While, at a fundamental level, the nature of the scientific pursuit remains unchanged, the advent of astronomy as a data- driven discipline presents fundamental challenges to the way in which the scientific process must now be conducted. Digital images (and data cubes) are not only getting larger, there are more of them. On logistical grounds, this taxes storage and transport systems. But it also implies that the intimate connection that astronomers have always enjoyed with their data - from collection to processing to analysis to inference - necessarily must evolve. Figure 6.1 highlights some of the ways that the pathway to scientific inference is now influenced (if not driven by) modern automation processes, computing, data- mining, and machine-learning (ML).

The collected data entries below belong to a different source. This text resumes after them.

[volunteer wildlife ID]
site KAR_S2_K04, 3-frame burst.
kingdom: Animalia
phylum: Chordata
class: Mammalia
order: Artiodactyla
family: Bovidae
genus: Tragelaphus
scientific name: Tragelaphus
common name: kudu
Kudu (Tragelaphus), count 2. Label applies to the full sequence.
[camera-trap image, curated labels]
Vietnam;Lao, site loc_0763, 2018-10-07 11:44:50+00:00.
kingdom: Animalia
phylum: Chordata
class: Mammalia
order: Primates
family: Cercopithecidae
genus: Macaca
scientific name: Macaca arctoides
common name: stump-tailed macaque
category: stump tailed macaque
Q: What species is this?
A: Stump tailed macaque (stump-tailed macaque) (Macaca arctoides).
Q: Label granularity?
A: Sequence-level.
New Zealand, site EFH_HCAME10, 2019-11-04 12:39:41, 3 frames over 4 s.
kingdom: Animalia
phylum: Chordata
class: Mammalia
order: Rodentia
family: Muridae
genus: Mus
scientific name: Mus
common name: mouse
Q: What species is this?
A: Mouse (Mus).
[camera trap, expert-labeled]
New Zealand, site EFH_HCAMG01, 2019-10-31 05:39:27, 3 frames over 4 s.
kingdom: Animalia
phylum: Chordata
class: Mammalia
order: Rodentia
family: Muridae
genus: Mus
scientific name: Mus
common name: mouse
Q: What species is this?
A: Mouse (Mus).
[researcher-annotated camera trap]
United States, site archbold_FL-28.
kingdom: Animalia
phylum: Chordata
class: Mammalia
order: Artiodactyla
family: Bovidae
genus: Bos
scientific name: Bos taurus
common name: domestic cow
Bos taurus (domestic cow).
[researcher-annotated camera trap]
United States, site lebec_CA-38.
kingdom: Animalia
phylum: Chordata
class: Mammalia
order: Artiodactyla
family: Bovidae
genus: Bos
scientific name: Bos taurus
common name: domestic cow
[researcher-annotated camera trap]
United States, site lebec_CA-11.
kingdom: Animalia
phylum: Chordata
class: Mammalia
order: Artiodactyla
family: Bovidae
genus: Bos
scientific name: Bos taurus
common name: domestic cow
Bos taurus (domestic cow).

The emerging reliance on computation and ML is a general one - a central theme of this book - but the time-domain aspect of the data and the objects of interest presents some unique challenges. First, any collection, storage, transport, and computational framework for processing the streaming data must be able to keep up with the dataflow. This is not necessarily true, for instance, with static sky science, where metrics of interest can be computed off-line and on a timescale much longer than the time required to obtain the data.
Second, many types of transient (one-off) events evolve quickly in time and require more observations to fully understand the nature of the events. This demands that time- changing events are quickly discovered, classified, and broadcast to other follow-up facilities. All of this must happen robustly with, in some cases, very limited data. Last, the process of discovery and classification must be calibrated to the available resources for computation and follow-up. That is, the precision of classification must be weighed against the computational cost of producing that level of precision. Likewise, the cost of being wrong about the classification of some sorts of sources must be balanced against the scientific gains about being right about the classification of other types of sources. Quantifying these trade-offs, especially in the presence of a limited amount of follow-up resources (such as the availability of larger telescope observations) is not straightforward and inheres domain-specific imperatives that will, in general, differ from astronomer to astronomer. This chapter presents an overview of the current directions in ML and data-mining techniques in the context of time-domain astronomy. Ultimately the goal - if not just the necessity given the data rates and the diversity of questions to be answered - is to abstract the traditional role of astronomer in the entire scientific process. In some sense, this takes us full circle from the pre modern view of the scientific pursuit presented in Vermeer's ``The Astronomer’’ (Figure 6.2): in broad daylight, he contemplates the nighttime heavens from depictions presented to him on globe, based on observations that others have made. He is an abstract thinker, far removed from data collection and processing; his most visceral connection to the skies is just the feel of the orb under his fingers. Substitute the globe for a plot on a screen generated from a structured query language (SQL) query to a massive public database in the cloud, and we have a picture of the modern astronomer benefitting from the ML and data-mining tools operating on an almost unfathomable amount of raw data.